Деревня, в которую мы несем собранные нами во время отлива ракушки, домики улиток и отшлифованные морем твердые предметы, называется Плюйен. Сланец крыш скрывает гранит: все серое с белыми швами. Вокруг церкви (и памятника павшим на двух мировых войнах) скучились три мясных лавки: купим на сегодня потроха, на завтра телячью голову. (Как живописна мадам Энаф, застывшая перед своей колбасной лавкой, скрестив на груди руки.) Возвращаясь с моря, мы видим сперва белую водокачку, а потом уже церковную колокольню.
Нас двое, бредущих по берегу, отбрасывая тень. Без конца бродим взад-вперед вдоль бухты и лишь потом спохватываемся, что надо намазать кремом спину, плечи и все остальное. Мы обсуждаем связь между приливом и отливом. (Не успели просохнуть лужицы, прилив уже вновь гонит воду на берег.) "И в этом вы усматриваете диалектику?" - говорит Скептик и семенит по песку.
Заставить мою улитку влезть сбоку (так мне виднее) на водокачку деревни Плюйен, блеклым пятном выделяющуюся на фоне неба.
"Видите ли, - говорит Скептик, - я не могу поверить в эту бессмысленную вертикаль". Он загорел и облезает Кожа уже шелушится. Дети смеются - надо мной. "Что, получил? Зачем вытащил его из подвала?" (Как будто мой гибкий принцип не имеет права на каникулы и прогулки.)
Теперь, при отливе, мы бродим по кромке: мой бок обращен к морю, его - к набережной. У мола мы поворачиваем обратно. И меняемся местами: теперь я шагаю ближе к набережной, он - к морю. Наша дружба привыкла к взаимным насмешкам. Мы ищем улиточьи гнезда, наклоняемся, находим. И ни слова о следах астронавтов на лунной пыли.
Во время прилива наш жизненный опыт взаимно уничтожается. Франц и Рауль вылезли из модуля вместе с Дональдом Даком.

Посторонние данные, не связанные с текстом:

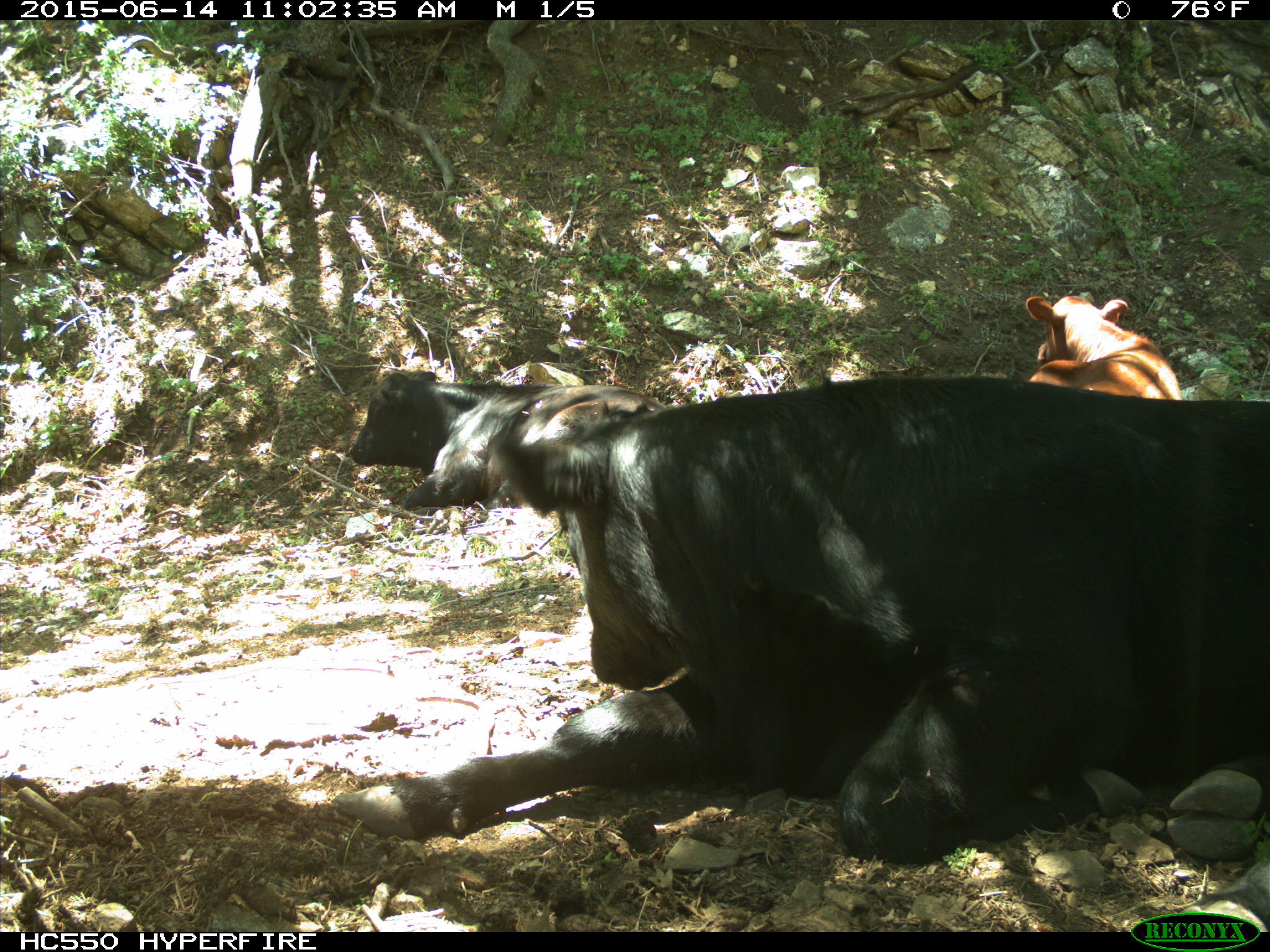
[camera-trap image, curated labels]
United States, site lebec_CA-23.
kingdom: Animalia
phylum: Chordata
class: Mammalia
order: Artiodactyla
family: Bovidae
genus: Bos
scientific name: Bos taurus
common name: domestic cow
Bos taurus (domestic cow).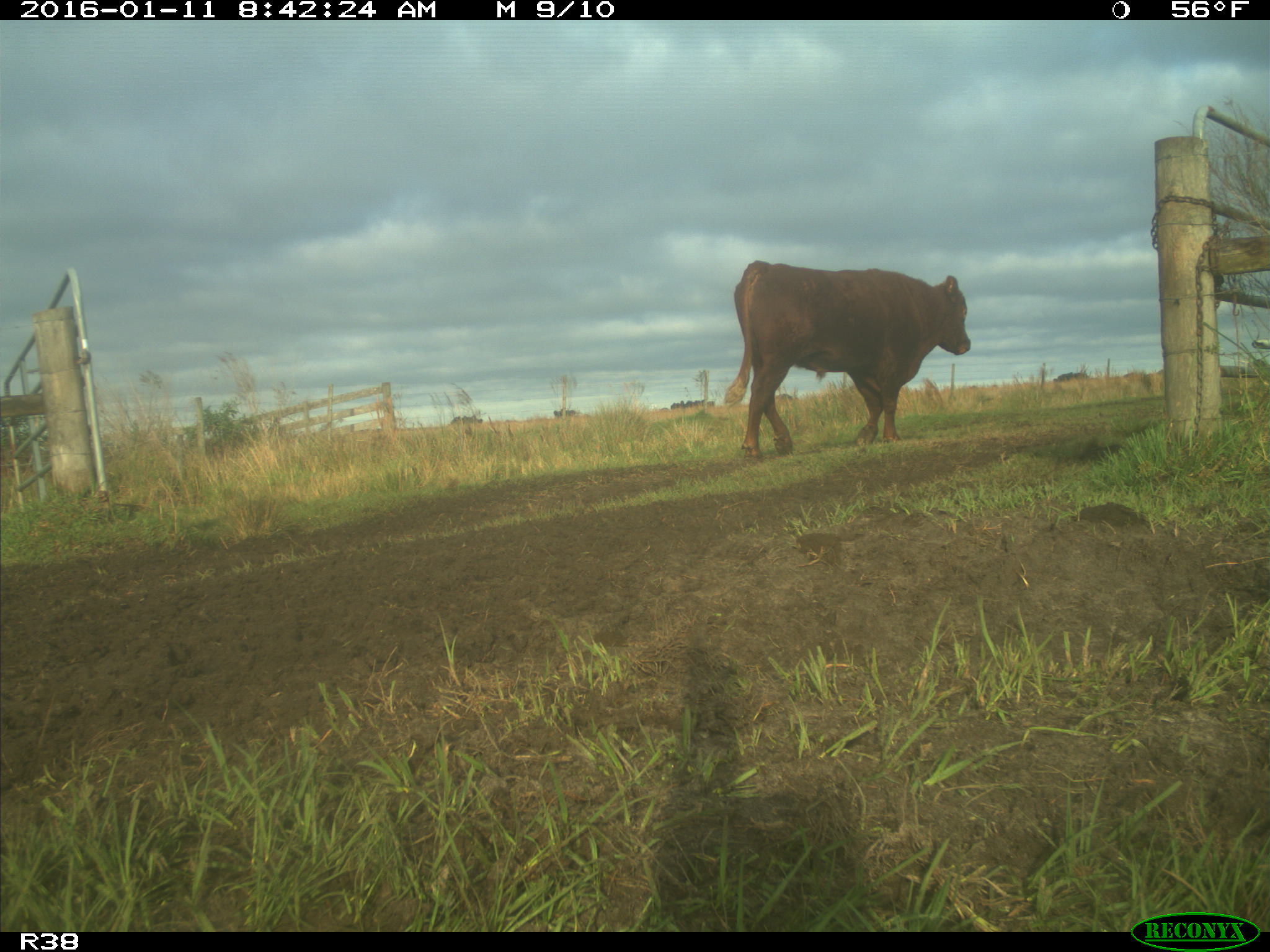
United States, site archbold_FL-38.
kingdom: Animalia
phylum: Chordata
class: Mammalia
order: Artiodactyla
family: Bovidae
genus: Bos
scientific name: Bos taurus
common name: domestic cow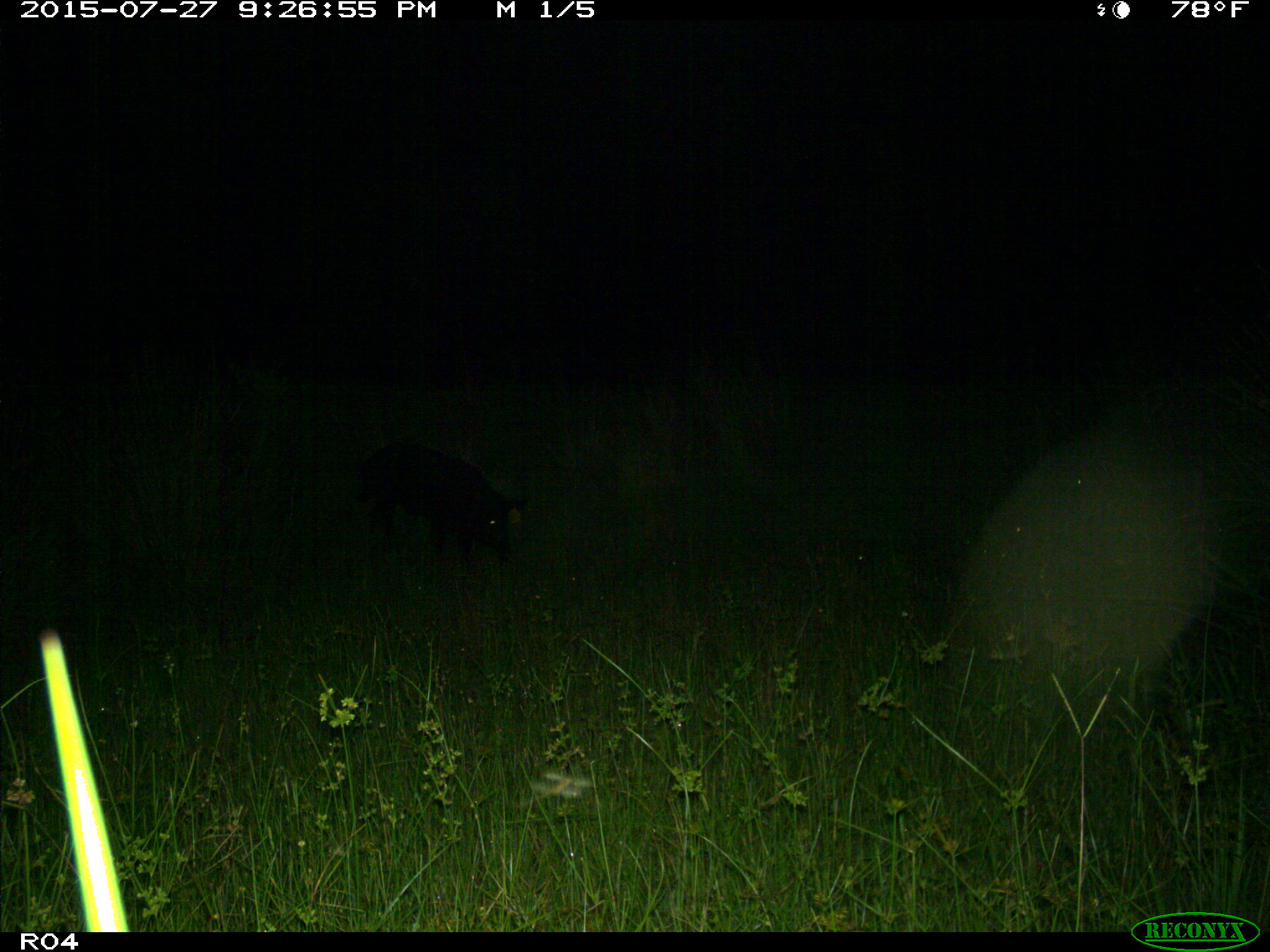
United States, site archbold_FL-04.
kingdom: Animalia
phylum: Chordata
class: Mammalia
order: Artiodactyla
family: Suidae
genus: Sus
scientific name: Sus scrofa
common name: wild boar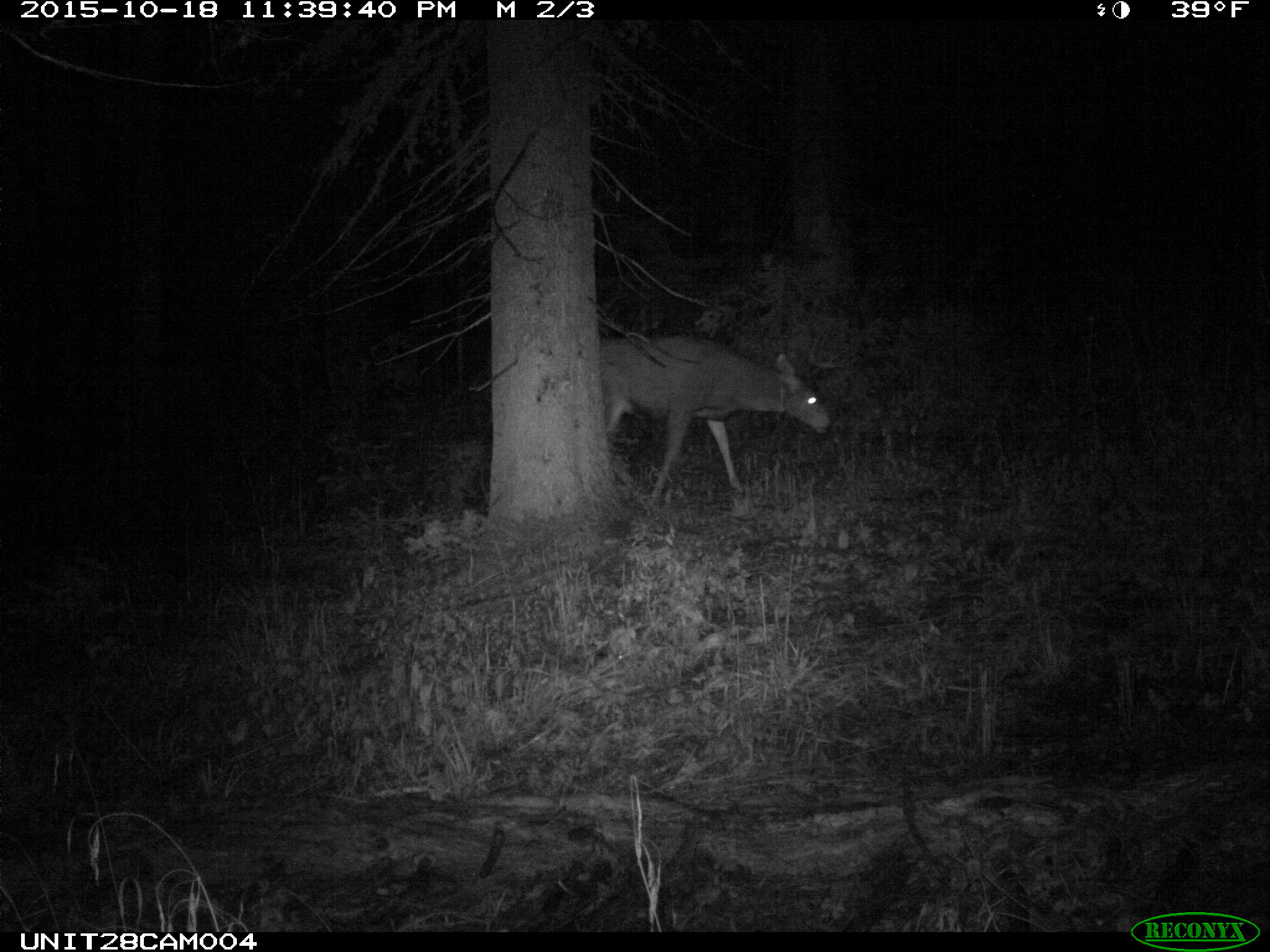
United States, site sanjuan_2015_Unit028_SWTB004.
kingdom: Animalia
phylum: Chordata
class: Mammalia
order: Artiodactyla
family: Cervidae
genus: Odocoileus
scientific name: Odocoileus hemionus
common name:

Бруно тоже совершил мягкую посадку. Лаура обнаруживает серьезных, как бы стеклянных козочек на краях кратеров, в Море Спокойствия. ("А улитки? Есть ли там хотя бы слизни?") Мои передвижные декорации сдвигаются и убеждают меня в своей реальности. Анна слышит, что очень многих посетителей "Melencolia" Дюрера равнодушно допускает к себе и кормит горькими, как полынь, пилюлями.
Кто-то прислонил лестницу к стене дома и полез наверх.
Точно так же снизу вверх и слева направо висят на гвоздях весы, песочные часы и колокол. Все, что взвешивает, сыплется, молчит и несет в себе смысл.
Из-за малой подвижности девица растолстела и теперь все время сидит и предлагает на продажу старье, оставшееся от предков.
Покупателей пока не видно. Никто не хочет обременять себя смыслом. Верна себе лишь хранительница лавки.
(В Плюйене напротив спортивного кафе тоже имеется антикварная лавка: тележные колеса, бретонские скамеечки для дойки, старинные вафельницы, пестики без ступки и ступки без пестика.)
Наконец появляются туристы.
В бунгало с плоскими крышами, в комнатах, обставленных скандинавской мебелью, повсюду, где люди демонстрируют свою холодность, а современность выкладывает доказательства своей трезвости, стоят в неглубоких нишах предметы, ставшие редкостью. Мы коллекционируем их от случая к случаю, но систематически. Наряду с маленькими повседневными находками мы собираем предметы домашнего обихода Melencolia.